[swift-evolution] [swift-evolution-announce] [Review #2] SE-0091: Improving operator requirements in protocols
jordan_rose at apple.com
Tue Jul 12 12:35:12 CDT 2016
[Proposal: https://github.com/apple/swift-evolution/blob/master/proposals/0091-improving-operators-in-protocols.md ]
I definitely think this is an improvement over the last version! Nice work, Tony and Doug.
I am a little confused about the implementation, though. The proposal says this:
> Instead, Swift should always perform operator lookup universally such that it sees all operators defined at either module scope or within a type/extension of a type. This gives us the syntactic improvements immediately and the natural Swift thing of defining your functionality within the type or an extension thereof just works.
and then later says
> Therefore, we can achieve the performance improvements by making that insight part of the semantic model: when we find all operators, we also find the operators in the protocols themselves. The operators in the protocols are naturally generic.
> Then, we say that we do not consider an operator function if it implements a protocol requirement, because the requirement is a generalization of all of the operator functions that satisfy that requirement. With this rule, we’re effectively getting the same effects as if users had declared trampoline operators, but it's automatic.
How do we know if an operator function implements a protocol requirement? What happens when an operator function implements a protocol requirement, but is also more general than that? And if we do find the implementation in the protocol, what conformance do we use to invoke the function when the types involved aren’t all 'Self'?
I still prefer the rule that says we perform lookup into the left type and the right type, then fall back to top-level scope for backwards compatibility.
Separately from the lookup rules, I’m still unhappy with the class problem. The proposal states this:
> We expect classes to implement the static operators in the protocol using `class` methods instead of `static` methods, which allows subclases to override them.
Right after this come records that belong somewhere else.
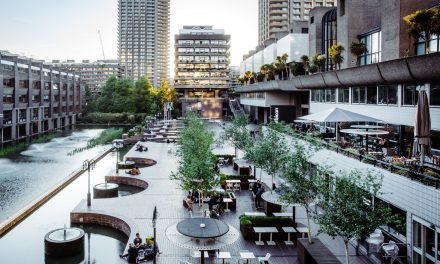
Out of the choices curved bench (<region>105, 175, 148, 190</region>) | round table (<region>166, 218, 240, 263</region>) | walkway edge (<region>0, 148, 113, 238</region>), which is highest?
round table (<region>166, 218, 240, 263</region>)

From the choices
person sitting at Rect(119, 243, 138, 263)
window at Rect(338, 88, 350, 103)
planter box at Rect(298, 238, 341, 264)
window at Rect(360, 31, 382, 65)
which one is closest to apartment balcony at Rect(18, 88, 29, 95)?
window at Rect(338, 88, 350, 103)

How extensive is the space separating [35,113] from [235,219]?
231 ft

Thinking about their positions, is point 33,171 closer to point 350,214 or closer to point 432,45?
point 350,214

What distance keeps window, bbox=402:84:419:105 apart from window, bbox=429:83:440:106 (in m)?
1.63

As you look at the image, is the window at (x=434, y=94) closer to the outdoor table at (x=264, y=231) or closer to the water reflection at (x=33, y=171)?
the outdoor table at (x=264, y=231)

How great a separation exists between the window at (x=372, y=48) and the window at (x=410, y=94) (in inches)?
318

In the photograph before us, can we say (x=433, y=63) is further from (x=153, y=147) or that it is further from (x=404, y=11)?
(x=153, y=147)

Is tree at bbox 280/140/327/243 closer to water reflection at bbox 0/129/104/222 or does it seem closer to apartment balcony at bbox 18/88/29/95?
water reflection at bbox 0/129/104/222

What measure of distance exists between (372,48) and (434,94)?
1279 centimetres

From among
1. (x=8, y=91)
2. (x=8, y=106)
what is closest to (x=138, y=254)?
(x=8, y=106)

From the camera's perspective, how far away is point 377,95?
26.1 metres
However, if lookup only finds the method in the protocol, it’s unclear whether this will call a conforming class's method, a static type’s method, or a dynamic type’s method; if it’s not the last, it’s hardly an “override”. I maintain that this is the wrong behavior for any class hierarchy that does include heterogeneous operations, including "assignment operators, operators for chaining tasks, DSLs for constraint systems, etc” (me, from last time).
More from last time:
>> - for class types, regardless of whether one is a base of the other or both share a common third base type, neither static nor instance methods completely solve the problem and won't until/unless Swift supports multiple dispatch, and the proposed behavior is not a regression in those cases
> I guess I’m not convinced of the chain of reasoning here. “Multi-method dispatch is the most correct way to solve the problem” is fine; “therefore, anything short of that isn’t worth doing” is where I get stuck. Instance methods partially solve the problem, and it’s possible (again, no data on hand) that they solve the problem in the majority of cases.
> (It’s also possible that the prevalence of OO has made people prefer operators that can be dispatched based on the left-hand side, so I guess I’d want to go look at, e.g. Haskell and Perl to see what operators don’t fit in that bucket.)
> I guess I’d summarize my stance as “this proposal enshrines our current problems with operator semantics in order to improve consistency in the syntax” (with “enshrines” meaning “makes harder to change later”), and that doesn’t seem like a good enough reason to change from what we have now.
…and I have to say I still feel that way. It’s not clear how much of a performance win we’ll get, and it’s not clear these are the right semantics, and it is clear that operators interact poorly with classes.
P.S. The proposal also has this line:
> non-static operator method syntax be deprecated in Swift 2 and removed in Swift 3
which should be updated in one way or another.